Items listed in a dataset
>>>
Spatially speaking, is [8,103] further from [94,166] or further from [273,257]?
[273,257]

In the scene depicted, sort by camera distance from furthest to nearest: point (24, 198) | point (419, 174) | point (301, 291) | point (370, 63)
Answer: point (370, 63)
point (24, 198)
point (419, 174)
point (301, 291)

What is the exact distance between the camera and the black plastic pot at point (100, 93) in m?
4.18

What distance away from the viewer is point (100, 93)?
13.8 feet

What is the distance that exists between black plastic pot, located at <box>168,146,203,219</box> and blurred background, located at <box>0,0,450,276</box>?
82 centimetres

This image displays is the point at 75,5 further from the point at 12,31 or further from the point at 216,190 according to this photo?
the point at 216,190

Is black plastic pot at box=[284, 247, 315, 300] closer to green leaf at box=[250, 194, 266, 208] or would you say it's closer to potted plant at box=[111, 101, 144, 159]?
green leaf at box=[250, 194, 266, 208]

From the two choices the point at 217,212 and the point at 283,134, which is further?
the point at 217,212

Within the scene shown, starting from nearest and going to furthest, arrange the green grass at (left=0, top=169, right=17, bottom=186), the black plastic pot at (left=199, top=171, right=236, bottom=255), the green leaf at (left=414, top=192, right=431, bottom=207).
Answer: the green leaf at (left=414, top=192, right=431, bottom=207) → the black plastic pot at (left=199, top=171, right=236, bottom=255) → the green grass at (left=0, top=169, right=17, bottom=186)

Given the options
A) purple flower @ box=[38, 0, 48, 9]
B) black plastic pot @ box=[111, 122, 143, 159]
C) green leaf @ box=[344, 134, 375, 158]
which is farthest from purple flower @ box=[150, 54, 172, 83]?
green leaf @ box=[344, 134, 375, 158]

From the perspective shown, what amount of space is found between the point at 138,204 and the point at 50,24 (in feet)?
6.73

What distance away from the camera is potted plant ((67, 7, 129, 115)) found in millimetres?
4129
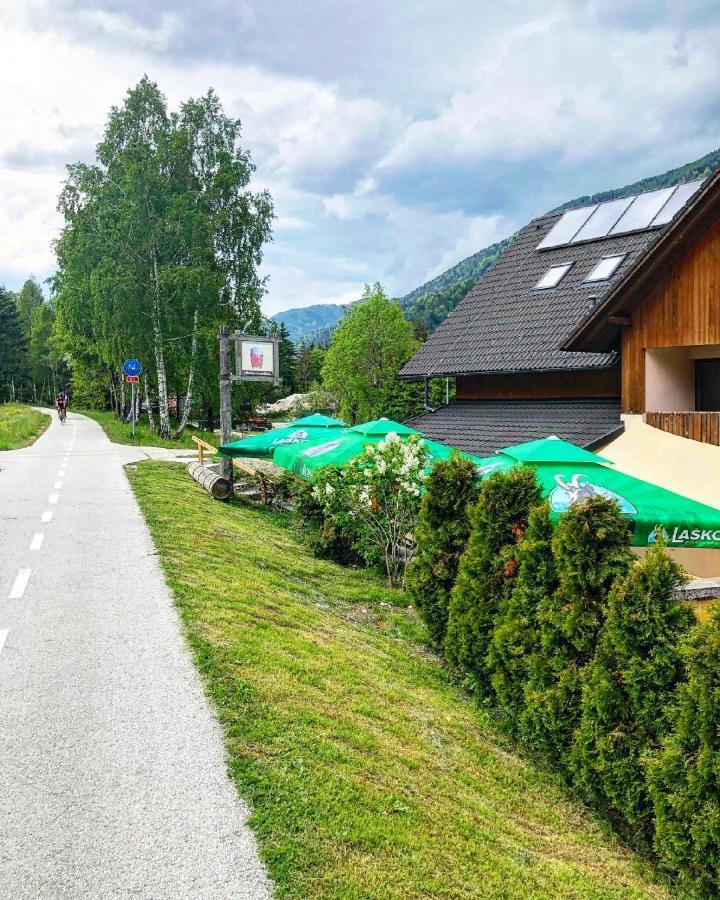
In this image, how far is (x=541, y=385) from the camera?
59.7 feet

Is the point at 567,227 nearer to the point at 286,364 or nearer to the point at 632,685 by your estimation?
the point at 632,685

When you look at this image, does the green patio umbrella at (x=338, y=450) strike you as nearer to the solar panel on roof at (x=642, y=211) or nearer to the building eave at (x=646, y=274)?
the building eave at (x=646, y=274)

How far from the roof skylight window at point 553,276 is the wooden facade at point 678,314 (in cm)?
539

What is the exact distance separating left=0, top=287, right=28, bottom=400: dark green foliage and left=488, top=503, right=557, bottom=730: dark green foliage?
7754cm

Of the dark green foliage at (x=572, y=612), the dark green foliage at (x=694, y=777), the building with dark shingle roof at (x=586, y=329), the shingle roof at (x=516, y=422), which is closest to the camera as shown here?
the dark green foliage at (x=694, y=777)

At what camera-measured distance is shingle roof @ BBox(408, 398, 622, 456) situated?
15877 mm

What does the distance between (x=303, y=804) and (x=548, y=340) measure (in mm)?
15113

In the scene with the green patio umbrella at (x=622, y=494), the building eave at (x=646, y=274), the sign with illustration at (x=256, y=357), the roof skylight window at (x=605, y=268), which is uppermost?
the roof skylight window at (x=605, y=268)

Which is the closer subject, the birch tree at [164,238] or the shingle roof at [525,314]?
the shingle roof at [525,314]

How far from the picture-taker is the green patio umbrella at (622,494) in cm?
799

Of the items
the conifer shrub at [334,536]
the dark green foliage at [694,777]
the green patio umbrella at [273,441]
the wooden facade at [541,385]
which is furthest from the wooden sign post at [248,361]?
the dark green foliage at [694,777]

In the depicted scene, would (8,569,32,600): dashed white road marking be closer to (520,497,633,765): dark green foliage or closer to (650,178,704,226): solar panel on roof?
(520,497,633,765): dark green foliage

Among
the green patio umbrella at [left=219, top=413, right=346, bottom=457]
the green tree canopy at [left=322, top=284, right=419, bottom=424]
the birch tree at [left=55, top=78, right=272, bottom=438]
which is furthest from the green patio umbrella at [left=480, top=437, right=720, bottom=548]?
the green tree canopy at [left=322, top=284, right=419, bottom=424]

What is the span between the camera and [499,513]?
7.75 m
<<<
> _DIRECTIONS_: Put every line of all the rows above into a numbered list, skipping blank lines and leaving the pictures out.

> _EXPECTED ANSWER_:
1. Spatially speaking, is [8,103] further from [94,166] or further from [273,257]?
2. [273,257]
3. In the scene depicted, sort by camera distance from furthest to nearest: point (24, 198) | point (419, 174) | point (301, 291) | point (370, 63)
4. Answer: point (370, 63)
5. point (24, 198)
6. point (419, 174)
7. point (301, 291)
8. What is the exact distance between the camera and the black plastic pot at point (100, 93) in m?
9. 4.18
10. What distance away from the viewer is point (100, 93)?
11. 13.8 feet
12. What is the distance that exists between black plastic pot, located at <box>168,146,203,219</box> and blurred background, located at <box>0,0,450,276</box>?
13. 82 centimetres
14. This image displays is the point at 75,5 further from the point at 12,31 or further from the point at 216,190 according to this photo?
15. the point at 216,190
16. Is black plastic pot at box=[284, 247, 315, 300] closer to green leaf at box=[250, 194, 266, 208] or would you say it's closer to potted plant at box=[111, 101, 144, 159]?
17. green leaf at box=[250, 194, 266, 208]
18. From the two choices the point at 217,212 and the point at 283,134, which is further?
19. the point at 217,212
20. Within the scene shown, starting from nearest and going to furthest, arrange the green grass at (left=0, top=169, right=17, bottom=186), the black plastic pot at (left=199, top=171, right=236, bottom=255), the green leaf at (left=414, top=192, right=431, bottom=207).
21. Answer: the green leaf at (left=414, top=192, right=431, bottom=207) → the black plastic pot at (left=199, top=171, right=236, bottom=255) → the green grass at (left=0, top=169, right=17, bottom=186)
22. Given the options
23. A) purple flower @ box=[38, 0, 48, 9]
24. B) black plastic pot @ box=[111, 122, 143, 159]
25. C) green leaf @ box=[344, 134, 375, 158]
26. which is farthest from purple flower @ box=[150, 54, 172, 83]?
27. green leaf @ box=[344, 134, 375, 158]
28. From the perspective shown, what amount of space is found between the point at 138,204 and the point at 50,24 (in feet)?
29. 6.73
30. What distance away from the camera is potted plant ((67, 7, 129, 115)) found in millimetres?
31. 4129
32. In this image, how far is (x=541, y=385) from the camera?
33. 59.7 feet
34. Is the point at 567,227 nearer to the point at 286,364 or nearer to the point at 632,685 by your estimation?
35. the point at 632,685
36. When you look at this image, does the green patio umbrella at (x=338, y=450) strike you as nearer to the solar panel on roof at (x=642, y=211) or nearer to the building eave at (x=646, y=274)?
37. the building eave at (x=646, y=274)
38. How far from the roof skylight window at point 553,276 is the wooden facade at point 678,314 (in cm)?
39. 539
40. What is the exact distance separating left=0, top=287, right=28, bottom=400: dark green foliage and left=488, top=503, right=557, bottom=730: dark green foliage?
41. 7754cm
42. Of the dark green foliage at (x=572, y=612), the dark green foliage at (x=694, y=777), the building with dark shingle roof at (x=586, y=329), the shingle roof at (x=516, y=422), which is closest to the camera as shown here?
43. the dark green foliage at (x=694, y=777)
44. At what camera-measured distance is shingle roof @ BBox(408, 398, 622, 456) situated?
45. 15877 mm
46. What does the distance between (x=303, y=804) and (x=548, y=340) measure (in mm)?
47. 15113
48. In the scene with the green patio umbrella at (x=622, y=494), the building eave at (x=646, y=274), the sign with illustration at (x=256, y=357), the roof skylight window at (x=605, y=268), which is uppermost?
49. the roof skylight window at (x=605, y=268)
50. Which is the closer subject, the birch tree at [164,238] or the shingle roof at [525,314]?
51. the shingle roof at [525,314]
52. How far from the picture-taker is the green patio umbrella at (622,494) in cm?
53. 799
54. Of the items
55. the conifer shrub at [334,536]
56. the dark green foliage at [694,777]
57. the green patio umbrella at [273,441]
58. the wooden facade at [541,385]
59. which is furthest from the wooden sign post at [248,361]?
60. the dark green foliage at [694,777]
61. In the depicted scene, would (8,569,32,600): dashed white road marking be closer to (520,497,633,765): dark green foliage or closer to (650,178,704,226): solar panel on roof?
62. (520,497,633,765): dark green foliage
63. Among
64. the green patio umbrella at [left=219, top=413, right=346, bottom=457]
65. the green tree canopy at [left=322, top=284, right=419, bottom=424]
66. the birch tree at [left=55, top=78, right=272, bottom=438]
67. which is furthest from the green patio umbrella at [left=480, top=437, right=720, bottom=548]?
68. the green tree canopy at [left=322, top=284, right=419, bottom=424]
69. What is the span between the camera and [499,513]?
70. 7.75 m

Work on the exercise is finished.